Déclaration collective des féministes kurdes d’extrême-gauche sur le récent soulèvement féministe en Iran.

Cette déclaration nous a été transmise par un groupe de féministes kurdes d’extrême-gauche vivant en Iran. Il n’est pas signé pour des raisons de sécurité.

Nous relayons ici une traduction de cette déclaration.


C'est notre voix du Kurdistan, la voix collective des féministes minoritaires d’extrême-gauche d'une région dont l'histoire est liée au sang, à la torture, à l'exécution, à l'emprisonnement, à l'exil et à la discrimination depuis les premiers jours de la révolution de 1979. Nous, les femmes et la communité queer kurdes, héritières d'une histoire remplie d'oppressions et de luttes, avons toujours dû nous battre dans plusieurs domaines et contre plusieurs forces : d'une part contre le système patriarcal, le fondamentalisme et l'oppression structurelle imposée par le régime et les chauvinistes iraniens et le féminisme centriste ; d'autre part dans la lutte pour faire accepter notre position à la croisée des oppressions (liées au genre, à la classe, à l'ethnie, etc.). A présent que le slogan « Jin, Jiyan, Azadi » (Femme, Vie, Liberté) a insufflé une vie nouvelle dans les espaces publics en Iran et que le pays assiste à une révolution féministe, tant dans sa forme que dans son contenu, nous affirmons notre soutien entier aux luttes et aux protestations des Iraniens et des Iraniennes, en particulier aux femmes, courageuses et indomptables.

JIN JIYAN AZADI

Nous aimerions appeler ce soulèvement féministe, qui a eu lieu à la suite du meurtre de Jina par le régime iranien, « le mouvement de Jina ». Un nom qui, comme le slogan entendu partout ces derniers jours, signifie la vie et donne la vie, car nous pensons que la résistance est la vie même.
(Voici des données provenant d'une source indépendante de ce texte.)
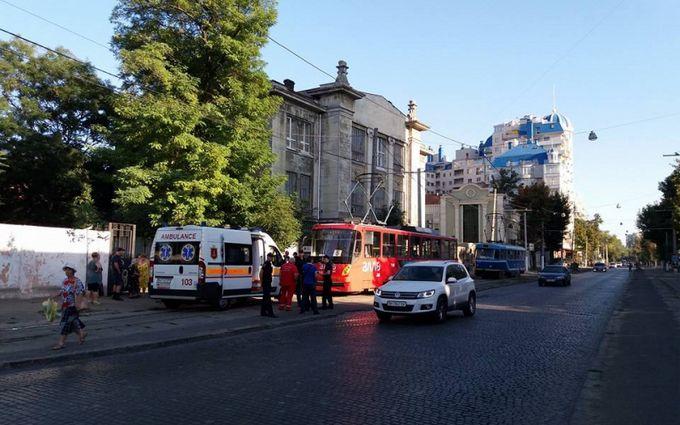 В Одессе устроили стрельбу прямо в трамвае: опубликованы фото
Ce soulèvement, qui cible la totalité de la structure socio-politique existante de l’Iran, a non seulement transformé la question de l'oppression sexuelle et sexiste en un sujet concernant toutes et tous, mais en même temps, a montré comment le combat contre de multiples oppressions, sexuelles, nationales et de classe peut être relié de manière progressive. De telle sorte qu'une puissante alliance contre la dictature, l'islam politique, le chauvinisme, le patriarcat et le régime capitaliste émerge de son cœur. Nous nous trouvons à un moment historique et Jina est devenue notre le symbole commun de notre unité dans cette lutte multiforme et difficile. Nous nous considérons comme faisant partie de ce mouvement qui veut la justice pour Jina, du mouvement féministe contre les féminicides et les queercides. Mais aussi comme faisant partie du mouvement d’extrême gauche qui a pris position contre le nationalisme qui ne reconnaît qu'une seule identité ethnique (à la fois de droite et d’extrême gauche). Notre inspiration dans ce combat et nos héroïnes sont toutes les femmes et les personnes queers combattantes en Iran qui ont lutté contre l'oppression de la vie privée et de la vie publique. Elles ont montré que la liberté vis-à-vis du patriarcat, celle vis-à-vis du gouvernement et celle vis-à-vis du capitalisme sont profondément liées.

L'inspiration donnée par le slogan de Jin, Jiyan, Azadi, sorti très vite des bouches dans les rues iraniennes, nous rappelle que les frontières politiques imposées par les forces colonialistes et impérialistes patriarcales peuvent être transcendées, tout comme la nation kurde qui a pu avancer sans avoir son propre gouvernement.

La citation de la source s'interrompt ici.